Hi Gary,
The numbers on initial load are not the whole picture: The first two variations with both only keep a list of PK's in memory (for most of the records in case you have many), so if you start using the FS to retrieve actual records, there will be the overhead of getting the record details from the database, while in the DataSet variant all data is already in memory. So in a real caching scenario, I expect the DataSet variant to outperform FoundSets even more than just the initial load difference.
Note that off course a DataSet is disconnected from the database, so any changes you (or another client) make are not reflected in the DataSet. You could resolve this by using the onDataBroadcast event to listen for changes in the underlying tables and update the DataSet accordingly. If done right, you can keep the cached DataSet also in memory between multiple calculation runs, so you need to get the DataSet only once per client session.
Another upside of the DataSet approach is that you can flatten your datastructure for easy processing (and again reducing back and forth's to the database to retrieve related records) and get only those columns that you actually need.
Something else I forgot to mention: your memoization approach: you store the cache against "this". But "this" for regular methods (so non-constructor functions called with the "new" keyword) points to the object they belong to. So in case of form or scope method, "this" points to the scope in which the method is declared.

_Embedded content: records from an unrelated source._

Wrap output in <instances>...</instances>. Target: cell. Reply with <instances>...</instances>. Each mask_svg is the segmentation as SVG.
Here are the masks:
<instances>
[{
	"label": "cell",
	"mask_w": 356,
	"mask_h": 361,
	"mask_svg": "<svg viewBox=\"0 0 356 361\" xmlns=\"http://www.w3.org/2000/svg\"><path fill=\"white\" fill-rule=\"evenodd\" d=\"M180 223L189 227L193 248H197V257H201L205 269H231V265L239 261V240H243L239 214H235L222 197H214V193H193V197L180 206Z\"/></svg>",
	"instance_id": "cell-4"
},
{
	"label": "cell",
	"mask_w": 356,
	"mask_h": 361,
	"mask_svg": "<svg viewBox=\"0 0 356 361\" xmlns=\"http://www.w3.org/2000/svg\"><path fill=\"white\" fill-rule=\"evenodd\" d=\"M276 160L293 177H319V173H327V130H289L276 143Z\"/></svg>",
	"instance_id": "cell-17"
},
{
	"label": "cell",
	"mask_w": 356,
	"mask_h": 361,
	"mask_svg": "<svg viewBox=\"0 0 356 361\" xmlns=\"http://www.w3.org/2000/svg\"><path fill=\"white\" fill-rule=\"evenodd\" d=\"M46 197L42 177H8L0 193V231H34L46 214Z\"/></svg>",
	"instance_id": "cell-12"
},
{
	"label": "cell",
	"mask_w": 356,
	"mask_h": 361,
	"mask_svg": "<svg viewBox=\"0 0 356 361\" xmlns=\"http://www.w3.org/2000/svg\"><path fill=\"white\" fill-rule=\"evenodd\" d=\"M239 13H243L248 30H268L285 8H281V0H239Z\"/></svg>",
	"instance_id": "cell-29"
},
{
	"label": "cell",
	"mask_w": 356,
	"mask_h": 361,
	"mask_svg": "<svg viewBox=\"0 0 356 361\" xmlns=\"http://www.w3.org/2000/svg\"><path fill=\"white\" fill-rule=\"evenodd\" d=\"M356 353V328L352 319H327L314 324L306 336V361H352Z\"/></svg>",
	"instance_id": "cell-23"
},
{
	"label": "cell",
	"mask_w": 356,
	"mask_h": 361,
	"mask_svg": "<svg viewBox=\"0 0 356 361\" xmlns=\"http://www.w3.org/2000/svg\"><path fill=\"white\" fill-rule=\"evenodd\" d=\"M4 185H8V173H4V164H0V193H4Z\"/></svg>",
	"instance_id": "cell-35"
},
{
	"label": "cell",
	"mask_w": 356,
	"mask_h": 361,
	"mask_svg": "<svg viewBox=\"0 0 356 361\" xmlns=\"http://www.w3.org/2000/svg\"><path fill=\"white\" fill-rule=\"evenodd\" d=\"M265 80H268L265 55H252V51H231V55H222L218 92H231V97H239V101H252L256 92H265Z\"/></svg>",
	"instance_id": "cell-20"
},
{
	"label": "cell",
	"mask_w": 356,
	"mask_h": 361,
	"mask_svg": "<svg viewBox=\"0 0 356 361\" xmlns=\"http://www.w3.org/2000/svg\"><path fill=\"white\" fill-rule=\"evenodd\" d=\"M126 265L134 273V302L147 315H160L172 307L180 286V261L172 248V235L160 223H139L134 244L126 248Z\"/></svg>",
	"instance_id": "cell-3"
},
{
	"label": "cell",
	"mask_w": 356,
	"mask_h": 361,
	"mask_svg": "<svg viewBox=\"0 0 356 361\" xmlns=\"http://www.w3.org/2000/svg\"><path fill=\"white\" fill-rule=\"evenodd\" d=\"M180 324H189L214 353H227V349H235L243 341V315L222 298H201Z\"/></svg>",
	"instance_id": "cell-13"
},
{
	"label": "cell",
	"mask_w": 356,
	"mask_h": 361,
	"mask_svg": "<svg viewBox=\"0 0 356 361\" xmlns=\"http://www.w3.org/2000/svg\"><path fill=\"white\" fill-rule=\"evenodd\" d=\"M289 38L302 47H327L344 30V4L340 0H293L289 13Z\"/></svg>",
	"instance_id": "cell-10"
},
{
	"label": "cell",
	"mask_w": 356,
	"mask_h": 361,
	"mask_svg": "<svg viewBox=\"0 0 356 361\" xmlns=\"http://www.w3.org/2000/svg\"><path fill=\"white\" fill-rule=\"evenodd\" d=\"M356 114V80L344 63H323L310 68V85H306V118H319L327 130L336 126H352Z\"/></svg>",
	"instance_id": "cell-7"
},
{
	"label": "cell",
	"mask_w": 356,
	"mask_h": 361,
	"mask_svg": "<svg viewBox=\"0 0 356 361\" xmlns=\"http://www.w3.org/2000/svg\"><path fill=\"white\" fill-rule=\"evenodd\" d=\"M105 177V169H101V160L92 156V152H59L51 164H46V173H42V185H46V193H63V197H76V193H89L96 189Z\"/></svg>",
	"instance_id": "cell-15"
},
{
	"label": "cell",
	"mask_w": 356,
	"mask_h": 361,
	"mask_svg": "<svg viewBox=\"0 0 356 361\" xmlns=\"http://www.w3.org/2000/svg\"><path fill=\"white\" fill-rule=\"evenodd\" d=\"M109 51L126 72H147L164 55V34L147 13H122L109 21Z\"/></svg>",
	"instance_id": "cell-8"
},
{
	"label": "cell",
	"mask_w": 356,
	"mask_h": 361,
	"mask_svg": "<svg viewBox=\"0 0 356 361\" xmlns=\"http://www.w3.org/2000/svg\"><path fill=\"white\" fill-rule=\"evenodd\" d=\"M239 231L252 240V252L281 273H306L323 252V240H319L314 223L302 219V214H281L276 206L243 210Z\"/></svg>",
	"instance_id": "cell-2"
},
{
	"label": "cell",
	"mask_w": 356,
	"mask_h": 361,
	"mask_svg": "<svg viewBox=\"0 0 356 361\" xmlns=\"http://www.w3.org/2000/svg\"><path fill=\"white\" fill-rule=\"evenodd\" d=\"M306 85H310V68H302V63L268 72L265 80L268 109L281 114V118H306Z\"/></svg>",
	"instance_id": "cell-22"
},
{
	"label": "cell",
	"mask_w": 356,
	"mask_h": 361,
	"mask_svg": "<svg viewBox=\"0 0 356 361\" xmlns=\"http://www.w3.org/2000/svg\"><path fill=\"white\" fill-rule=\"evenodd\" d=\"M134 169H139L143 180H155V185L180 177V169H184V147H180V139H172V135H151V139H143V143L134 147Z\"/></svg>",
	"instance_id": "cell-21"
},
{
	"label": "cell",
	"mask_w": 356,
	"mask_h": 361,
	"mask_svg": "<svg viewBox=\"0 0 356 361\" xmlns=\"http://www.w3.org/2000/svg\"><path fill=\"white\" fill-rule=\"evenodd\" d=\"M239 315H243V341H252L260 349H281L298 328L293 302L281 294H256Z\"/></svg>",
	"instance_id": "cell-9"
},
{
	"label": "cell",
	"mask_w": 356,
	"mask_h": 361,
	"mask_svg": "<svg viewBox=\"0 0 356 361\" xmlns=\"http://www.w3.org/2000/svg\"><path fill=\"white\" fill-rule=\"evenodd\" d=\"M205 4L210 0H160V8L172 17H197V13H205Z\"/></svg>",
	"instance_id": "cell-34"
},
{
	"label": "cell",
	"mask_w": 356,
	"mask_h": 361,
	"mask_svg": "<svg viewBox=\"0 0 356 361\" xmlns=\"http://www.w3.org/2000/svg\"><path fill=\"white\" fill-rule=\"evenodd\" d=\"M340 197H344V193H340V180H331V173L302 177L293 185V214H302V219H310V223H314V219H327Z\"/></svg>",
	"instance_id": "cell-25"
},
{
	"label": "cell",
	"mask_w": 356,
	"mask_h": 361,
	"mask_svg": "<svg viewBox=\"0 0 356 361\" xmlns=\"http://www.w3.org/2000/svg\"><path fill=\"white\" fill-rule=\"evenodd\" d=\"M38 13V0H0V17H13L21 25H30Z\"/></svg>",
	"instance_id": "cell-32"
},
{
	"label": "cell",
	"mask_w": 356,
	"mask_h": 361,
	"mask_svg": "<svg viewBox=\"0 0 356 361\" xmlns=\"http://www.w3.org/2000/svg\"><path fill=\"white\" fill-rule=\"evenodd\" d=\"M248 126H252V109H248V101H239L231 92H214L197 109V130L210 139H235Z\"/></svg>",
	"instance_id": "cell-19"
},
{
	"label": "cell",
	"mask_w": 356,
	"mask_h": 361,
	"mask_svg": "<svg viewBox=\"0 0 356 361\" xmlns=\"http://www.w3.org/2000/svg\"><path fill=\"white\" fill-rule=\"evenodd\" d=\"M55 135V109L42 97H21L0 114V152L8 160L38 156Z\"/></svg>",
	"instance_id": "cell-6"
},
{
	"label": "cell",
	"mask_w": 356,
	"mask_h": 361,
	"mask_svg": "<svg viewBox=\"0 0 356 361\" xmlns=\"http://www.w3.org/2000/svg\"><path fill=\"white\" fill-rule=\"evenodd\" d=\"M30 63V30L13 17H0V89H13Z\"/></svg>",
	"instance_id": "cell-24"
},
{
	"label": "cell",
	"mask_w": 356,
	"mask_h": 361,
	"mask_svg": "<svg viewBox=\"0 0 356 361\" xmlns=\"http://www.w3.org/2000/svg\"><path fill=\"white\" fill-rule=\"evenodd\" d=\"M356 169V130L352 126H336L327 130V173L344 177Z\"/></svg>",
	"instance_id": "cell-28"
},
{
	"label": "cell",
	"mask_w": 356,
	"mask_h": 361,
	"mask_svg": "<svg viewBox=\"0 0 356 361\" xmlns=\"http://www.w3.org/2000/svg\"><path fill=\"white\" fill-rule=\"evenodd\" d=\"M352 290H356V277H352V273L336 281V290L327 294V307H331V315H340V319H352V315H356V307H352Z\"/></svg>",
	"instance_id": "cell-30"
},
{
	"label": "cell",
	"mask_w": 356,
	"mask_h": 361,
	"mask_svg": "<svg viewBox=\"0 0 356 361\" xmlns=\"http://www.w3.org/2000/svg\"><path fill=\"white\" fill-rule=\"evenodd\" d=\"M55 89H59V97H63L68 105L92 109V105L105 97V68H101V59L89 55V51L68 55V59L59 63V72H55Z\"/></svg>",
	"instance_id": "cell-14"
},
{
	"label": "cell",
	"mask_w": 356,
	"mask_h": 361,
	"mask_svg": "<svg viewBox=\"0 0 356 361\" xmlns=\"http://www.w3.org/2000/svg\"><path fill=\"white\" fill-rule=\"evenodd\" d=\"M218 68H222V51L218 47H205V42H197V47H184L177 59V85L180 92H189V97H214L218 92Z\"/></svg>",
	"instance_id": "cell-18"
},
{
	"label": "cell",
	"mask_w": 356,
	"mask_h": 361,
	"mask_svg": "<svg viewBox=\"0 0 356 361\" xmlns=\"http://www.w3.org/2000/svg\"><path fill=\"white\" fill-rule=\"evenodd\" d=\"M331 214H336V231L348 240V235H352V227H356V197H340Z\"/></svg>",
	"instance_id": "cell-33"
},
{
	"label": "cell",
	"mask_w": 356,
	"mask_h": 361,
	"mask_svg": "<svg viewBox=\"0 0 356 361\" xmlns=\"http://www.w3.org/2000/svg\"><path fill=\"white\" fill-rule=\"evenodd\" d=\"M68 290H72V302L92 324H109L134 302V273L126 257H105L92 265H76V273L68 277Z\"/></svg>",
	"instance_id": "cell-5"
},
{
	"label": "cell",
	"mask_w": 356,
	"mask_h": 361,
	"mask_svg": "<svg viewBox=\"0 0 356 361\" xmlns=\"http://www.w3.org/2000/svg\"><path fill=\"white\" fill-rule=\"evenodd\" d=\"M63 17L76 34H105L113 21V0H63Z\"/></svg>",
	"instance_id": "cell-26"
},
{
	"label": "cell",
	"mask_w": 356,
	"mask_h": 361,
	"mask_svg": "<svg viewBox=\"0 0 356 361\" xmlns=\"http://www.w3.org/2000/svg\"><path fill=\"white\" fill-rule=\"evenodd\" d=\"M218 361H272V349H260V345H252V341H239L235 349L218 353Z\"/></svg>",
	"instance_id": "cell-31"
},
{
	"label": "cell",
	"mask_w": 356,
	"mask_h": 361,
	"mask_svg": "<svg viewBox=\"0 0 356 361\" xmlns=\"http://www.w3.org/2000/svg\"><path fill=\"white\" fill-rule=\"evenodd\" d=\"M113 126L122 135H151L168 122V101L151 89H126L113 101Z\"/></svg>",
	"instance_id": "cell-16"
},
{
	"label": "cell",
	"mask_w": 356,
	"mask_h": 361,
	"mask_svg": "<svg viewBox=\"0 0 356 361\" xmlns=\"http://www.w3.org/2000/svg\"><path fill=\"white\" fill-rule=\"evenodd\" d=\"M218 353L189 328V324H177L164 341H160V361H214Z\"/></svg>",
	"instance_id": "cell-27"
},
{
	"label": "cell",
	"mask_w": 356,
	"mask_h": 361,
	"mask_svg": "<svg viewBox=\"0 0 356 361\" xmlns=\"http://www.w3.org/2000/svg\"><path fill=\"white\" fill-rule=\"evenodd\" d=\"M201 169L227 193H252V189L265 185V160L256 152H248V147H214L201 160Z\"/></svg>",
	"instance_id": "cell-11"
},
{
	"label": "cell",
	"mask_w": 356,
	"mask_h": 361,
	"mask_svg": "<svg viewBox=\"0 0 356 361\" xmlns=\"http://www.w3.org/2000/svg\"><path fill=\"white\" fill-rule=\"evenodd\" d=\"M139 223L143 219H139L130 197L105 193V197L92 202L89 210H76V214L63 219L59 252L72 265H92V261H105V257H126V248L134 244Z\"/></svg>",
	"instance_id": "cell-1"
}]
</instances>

There is no problem dynamically adding a cache property to such a scope, but if you would have 2 memoization function in one scope, their caches would collide.
As for the example code I gave: if I copy and paste my example into a Script Editor in Servoy it works fine: no parse exceptions, no warnings and proper code completion. Which version of Servoy are you using?
The reason you cannot get it to output the name of the person is probably because you store it as this.first and you try to output this.firstName
As for not seeing the prototype in David's approach: he uses Object.create, which creates a new object with the object passed into the create function as first parameter as prototype. However, when created this way, the prototype property is not exposed (don't ask me why, it just how JavaScript is designed). You can get the prototype through Object.getPrototypeOf(yourObject). So Davids approach achieves the goal, but at the cost of having to type the object using JSDoc.